Due to the honest, reflective style of your writing do you ever experience anxiety in the process of publishing?

M: Yes, I do, I’ve actually realised, often when people ask me ‘what do you right?’ And I say this a distancing mechanism. Because it is actually a lazy way of describing what I am doing. But I feel exposed when that question is directly posed to me. So, I need to come up with a better way to explain my work. And if I say nonfiction people immediately assume, I’m writing about medical subjects or self-help in regard to menopause or insomnia. And I’m so not doing that - but I can't find a language. I can't find an easy way in to explain my own work, so I really enjoy the longer conversations and interviews because it gives me the opportunity to try and explain.

And I love reading hybrid forms, and experimental works and poetic nonfiction. It’s no coincidence I think that a lot of writers that write poetry also write nonfiction. There's an interesting intersection between interrogation of the world that nonfiction writers and poets do. I’m using nonfiction writers a s way of excluding that masculine unitary authoritative, ‘I’m going to tell you everything about this subject because I’m the expert’. Exclude that. I’m not interested in that non-fiction.

You’ve used the description ‘wandering brain’ to discuss the limitations of mindfulness. Have you felt mindfulness stifles creativity?

M: Yes, I think it can, I think it can do both. It can access creativity - the same way the notepad at the side of the computer screen can, because it can put you in a relaxed enough state that you can notice things that are sort of on the peripheral of your vision and your thoughts. So, in that sense I think mindfulness is useful. But the continual effort to vacate oneself, one’s head… I fear, I fear it - because I worry that the vacuity of the clean house, or the clean mind, the empty mind has too much sterility. I wonder as I discuss in the book, that meditative nirvana might come very close to stupefaction. It’s like far left and far right meeting full circle politically. There's a point that is strange and distant and uncanny, I think there's that same strange point in mindfulness... in which it meets idiocy.

Has being an editor as well as a writer influenced your writing?

M: Absolutely.
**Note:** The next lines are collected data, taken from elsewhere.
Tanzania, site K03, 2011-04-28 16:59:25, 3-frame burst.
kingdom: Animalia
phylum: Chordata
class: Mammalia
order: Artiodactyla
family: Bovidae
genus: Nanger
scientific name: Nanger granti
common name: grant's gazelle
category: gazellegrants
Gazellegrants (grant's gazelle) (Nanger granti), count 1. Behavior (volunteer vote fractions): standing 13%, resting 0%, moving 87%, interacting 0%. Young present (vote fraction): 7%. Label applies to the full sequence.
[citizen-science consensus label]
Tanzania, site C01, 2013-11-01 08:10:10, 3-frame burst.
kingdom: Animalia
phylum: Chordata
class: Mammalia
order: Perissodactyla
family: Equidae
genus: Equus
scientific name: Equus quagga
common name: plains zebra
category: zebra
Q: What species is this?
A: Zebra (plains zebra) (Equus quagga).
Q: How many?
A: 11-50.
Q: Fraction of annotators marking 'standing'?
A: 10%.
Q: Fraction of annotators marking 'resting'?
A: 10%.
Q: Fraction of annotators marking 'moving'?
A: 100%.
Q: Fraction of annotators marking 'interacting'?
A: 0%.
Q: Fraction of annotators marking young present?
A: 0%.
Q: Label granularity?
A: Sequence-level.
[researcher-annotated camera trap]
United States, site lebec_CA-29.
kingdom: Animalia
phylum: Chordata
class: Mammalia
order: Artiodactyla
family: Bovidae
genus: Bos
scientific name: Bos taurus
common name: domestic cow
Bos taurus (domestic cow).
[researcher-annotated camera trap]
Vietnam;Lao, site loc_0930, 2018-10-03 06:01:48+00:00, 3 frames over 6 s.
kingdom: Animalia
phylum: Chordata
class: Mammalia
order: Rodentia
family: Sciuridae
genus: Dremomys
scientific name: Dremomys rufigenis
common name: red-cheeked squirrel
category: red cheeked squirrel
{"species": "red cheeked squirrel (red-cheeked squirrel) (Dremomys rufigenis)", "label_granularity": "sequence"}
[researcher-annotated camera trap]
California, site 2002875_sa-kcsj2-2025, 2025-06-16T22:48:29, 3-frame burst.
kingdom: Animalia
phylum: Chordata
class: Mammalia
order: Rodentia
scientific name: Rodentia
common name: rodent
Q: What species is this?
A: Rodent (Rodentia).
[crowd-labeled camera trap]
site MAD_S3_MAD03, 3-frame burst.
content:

Absolutely - I mean you will see the book is thin - it has been edited many times! The amount of times that I have moved these paragraphs around and rewritten them so each one takes you somewhere is because I am an editor, And I love editing, And the two things in parallel are wonderful together. I prefer editing other people's work rather than my own. But yeah, it can be enjoyable – I do rewriting - I write more when I edit. It’s not just about cutting back; it is also about pushing forward and reshaping and honing.

How long did this ‘reshaping’ process take with insomnia?

M: Well there's always a little gap after you deliver your piece to a publisher while they read it. And that's a fruitful gap, because it’s a gap where you can be book free. And most writers I know have a ball because they can't believe they are free of the thing which has been obsessing them for so long. And it's actually very fruitful to do that. It's like the notepad and the computer. Go occupy another part of your brain. And then when the book comes back with comments, there's a natural distance and freshness to it. So, I had about a month off before comments came back - they were very quick about giving me comments. Both the American and British editions came back at the same time with different opinions and I found it really stimulating as I felt I was ready to tackle the book again. I think they gave me a month. And actually, more writing went in - so it wasn’t just about cutting things out. Sometimes they were like, ’this is really interesting - do you have anything more to write here,’ or I thought of something new to write based on something they said or something that they felt emotionally. So, it's a process of back forth which took about a month after that.